### TEXTO DO EXERCÍCIO
Tiago Nunes é, a partir de agora, um dos maiores técnicos que já passaram pela história quase centenária do Athletico-PR. Não que o fim do ciclo fosse garantir uma despedida de leveza e celebração, mas é inegável que chama a atenção a postura do clube ao se despedir de seu treinador, ainda mais partindo de um lugar que o tempo todo vende a ideia do profissionalismo e da gestão.
O treinador tinha contrato até o final do ano, não renovou para 2020 e logo deve ser anunciado como novo comandante do Corinthians. Queria cumprir o vínculo pelos últimos oito jogos do Brasileiro, mas a história foi interrompida antes dessa reta final. "A memória é curta" e "gratidão é a voz do coração" são duas das provocações do anúncio do clube direcionado à saída do técnico.
Sobre a nota, Tiago respondeu: "se existia rancor, não teria motivo para ter ficado".
Athletico-PRUma impressão possível é de que o Athletico mais uma vez se posiciona para marcar posição. Engajado em escalar a prateleira de grandeza do futebol brasileiro, tem uma obsessão pelo pioneirismo e pela inventividade. Quer ser diferente e se contrapor às velhas camisas tradicionais. Nessas, não surpreende que questione a postura do Corinthians e que se coloque como refém de uma disputa financeira, nem dois anos depois de tirar Fernando Diniz do Guarani com contrato no início, após duas semanas de trabalho em Campinas.

### DADOS FORNECIDOS
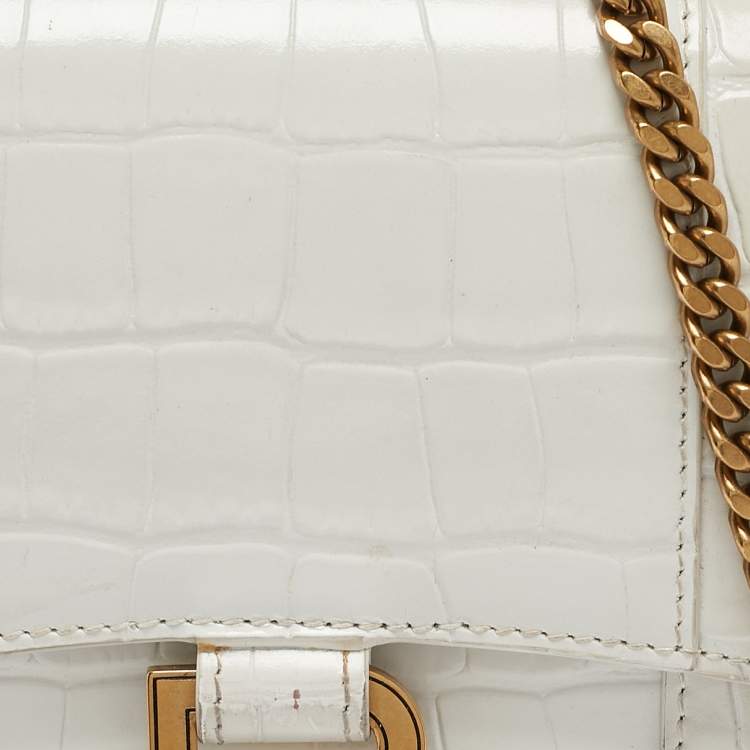 Pre Owned Balenciaga White Croc Embossed Leather Hourglass Wallet on Chain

### TAREFAS PROPOSTAS
1: Reproduza o trecho do texto sobre a saída de Tiago Nunes do Athletico-PR que vai de "Tiago Nunes é, a" até "e da gestão.".
2: Prossiga com o texto sobre a saída de Tiago Nunes do Athletico-PR a partir do ponto em que ele termina.

### RESPOSTAS ÀS TAREFAS
1:
Tiago Nunes é, a partir de agora, um dos maiores técnicos que já passaram pela história quase centenária do Athletico-PR. Não que o fim do ciclo fosse garantir uma despedida de leveza e celebração, mas é inegável que chama a atenção a postura do clube ao se despedir de seu treinador, ainda mais partindo de um lugar que o tempo todo vende a ideia do profissionalismo e da gestão.

2:
Na identidade athleticana, o clube que peitou a televisão, que mudou de nome, distintivo e uniforme, que renegou o Campeonato Estadual e que proibiu torcedores visitantes de frequentar seu estádio agora tem na lista o fato de não abraçar, nem mesmo agradecer publicamente, um de seus mais vitoriosos treinadores. Com o megalomaníaco "maior esforço já feito na história por parte do Athletico para a continuidade de um técnico", se despede fortalecendo a postura do contra tudo e contra todos. Ao estilo de seu mais conhecido dirigente, Mario Celso Petraglia.
Também vale registrar que essa postura de futebolistas e treinadores se esquivando de movimentações claras e óbvias não colaboram com a transparência do mercado. Perguntado sobre o Corinthians nesta quarta-feira, um dia depois de oficializada a saída do Athletico, Tiago Nunes respondeu que "não chegou proposta alguma, todas especulações chegaram ao meu agente". Então chegaram, não é? Esse jogo de palavras e essa transferência de responsabilidade - como se o empresário não respondesse que seu cliente tem interesse em se mudar - é um vai-e-vem que só nutre o desgaste.
Talvez a grande utopia fosse que as partes pudessem esclarecer, ou ao menos se esforçarem para tanto, quais são as formas de comunicação e tomada de decisão no circo do futebol. Entender como funcionam os contatos, como agem os representantes, como se convive com um contrato no fim. Bancar que tudo se trata de um ambiente profissional, não só quando for conveniente.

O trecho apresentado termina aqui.